Investors can really screw up a development path no matter what the product is. To go completely digital and talk about the same phenomenon elsewhere, there’s video games. Look across the gaming news headlines for games that came out waaay before they were ready: there seems to be more than ever. Everything from Pokemon to DOOM Eternal comes with bugs that must be patched out in updates after release.

               The problem happening here is that the game designer has good ideas, the development team is skilled, but the people funding the game want it now. They want it yesterday. They’re paying for these people to pursue a career that many people only dream of, and by golly do they expect those teams to be grateful to work 80-120 hours a week based on a completely arbitrary release date. Pokemon Scarlet and Violet is fun but buggy; Overwatch 2 has poorly optimized features that the original game did really well. They are not rare exceptions anymore. Triple-A games are being strangled by a need to get investors and their owning company a lot of money really fast.

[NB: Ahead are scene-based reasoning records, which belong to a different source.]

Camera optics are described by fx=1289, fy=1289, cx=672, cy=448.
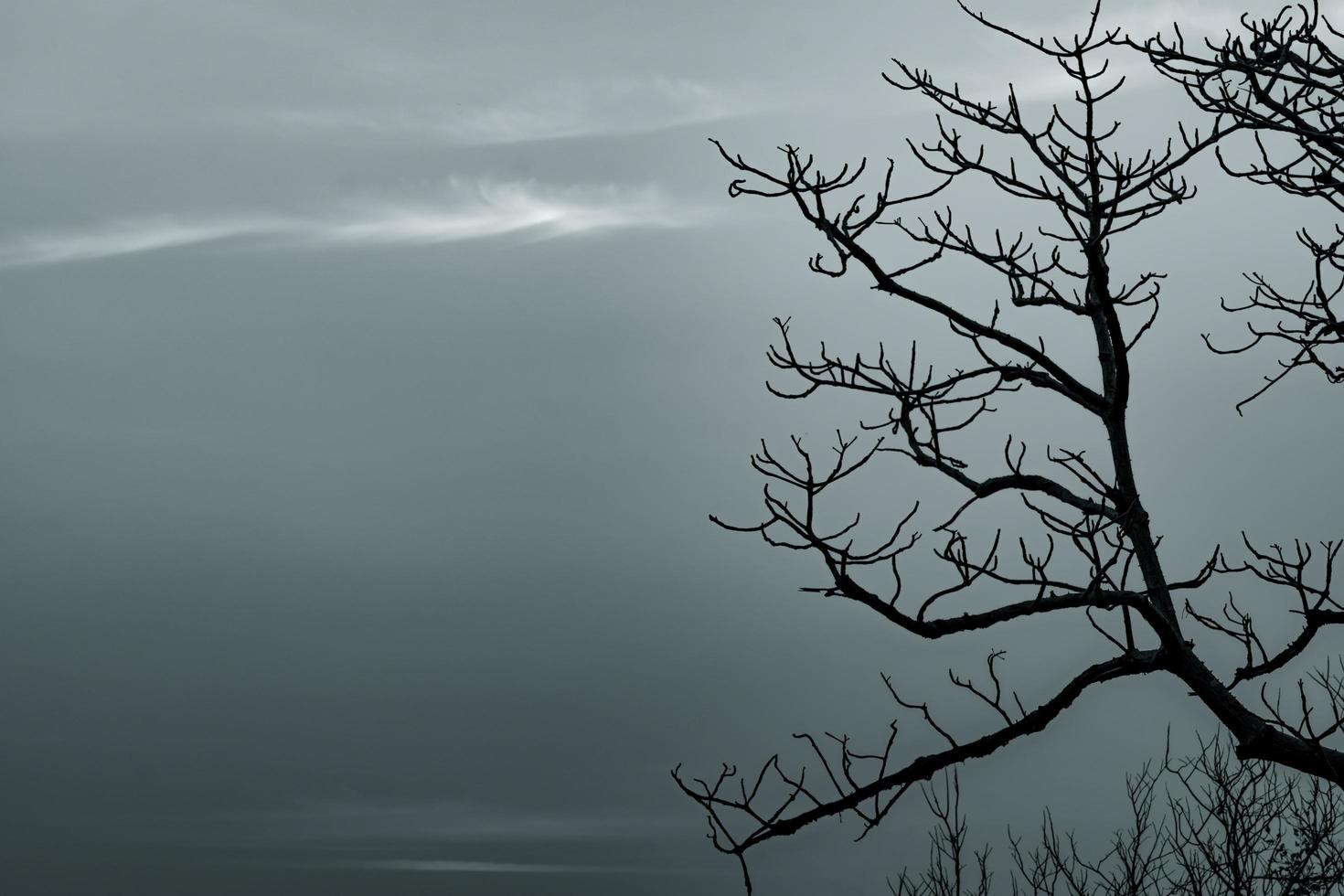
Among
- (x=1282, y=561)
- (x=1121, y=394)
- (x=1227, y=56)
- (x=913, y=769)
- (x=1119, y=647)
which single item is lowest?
(x=913, y=769)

Worse, sometimes it’s not even the investors – sometimes it’s the fans themselves. No Man’s Sky is a good game now. But during the press circuit run up to the game, the head developer and manager of the project was being pressured not only to increase the scope of the game, but also keep the same strict timeline they’d had when they initially announced launch. It’s not unusual for games like that to be delayed a bit or longer – it was putting a lot of pressure on the team, who ultimately ended up releasing a project a little bit worse than what they’d set out to make (with quite few bugs making it feel worse than it really was even at that point in time – it needed polishing) but way worse than everyone was expecting. No Man’s Sky was supposed to be a magnum opus of indie gaming – it only lived up to that years down the road after a lot of hard work and patches made by the original producers.

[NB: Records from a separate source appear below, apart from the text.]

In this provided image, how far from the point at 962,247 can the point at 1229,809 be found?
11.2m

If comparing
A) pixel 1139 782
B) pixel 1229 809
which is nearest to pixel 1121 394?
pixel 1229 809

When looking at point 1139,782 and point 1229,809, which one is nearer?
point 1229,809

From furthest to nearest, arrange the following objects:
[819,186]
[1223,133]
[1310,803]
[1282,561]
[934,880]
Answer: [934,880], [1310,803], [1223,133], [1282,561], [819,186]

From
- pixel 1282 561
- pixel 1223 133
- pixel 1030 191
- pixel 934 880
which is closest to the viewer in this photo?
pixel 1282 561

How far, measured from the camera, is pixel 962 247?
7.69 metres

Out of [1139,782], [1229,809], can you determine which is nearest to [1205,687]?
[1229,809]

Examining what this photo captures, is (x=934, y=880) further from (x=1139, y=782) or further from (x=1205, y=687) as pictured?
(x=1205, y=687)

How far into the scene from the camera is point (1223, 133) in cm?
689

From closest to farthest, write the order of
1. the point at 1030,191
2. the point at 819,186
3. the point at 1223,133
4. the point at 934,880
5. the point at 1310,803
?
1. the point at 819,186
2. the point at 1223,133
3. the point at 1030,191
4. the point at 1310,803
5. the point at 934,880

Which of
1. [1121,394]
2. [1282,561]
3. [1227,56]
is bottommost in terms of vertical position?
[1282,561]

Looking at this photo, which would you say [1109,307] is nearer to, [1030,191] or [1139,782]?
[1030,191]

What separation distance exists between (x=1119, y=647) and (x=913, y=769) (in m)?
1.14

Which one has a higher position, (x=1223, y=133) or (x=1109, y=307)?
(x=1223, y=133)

The Horizon: Prince of Persia

In a rare example of refunding money for an as of yet incomplete project, Ubisoft has announced that people who paid for the Prince of Persia pre-order will be getting a refund. The game isn’t ready, yet, and they don’t know when it really will be.

This is a fantastic step towards slowing the self-destructive cycle of shoving incomplete games out the door. It turns out the product doesn’t need to be exaggerated to get it to sell, and it doesn’t have to ship incomplete. Those are choices, usually choices not made by the people assembling the game, or the blood testing machine, or any number of products that have come out and promptly flopped.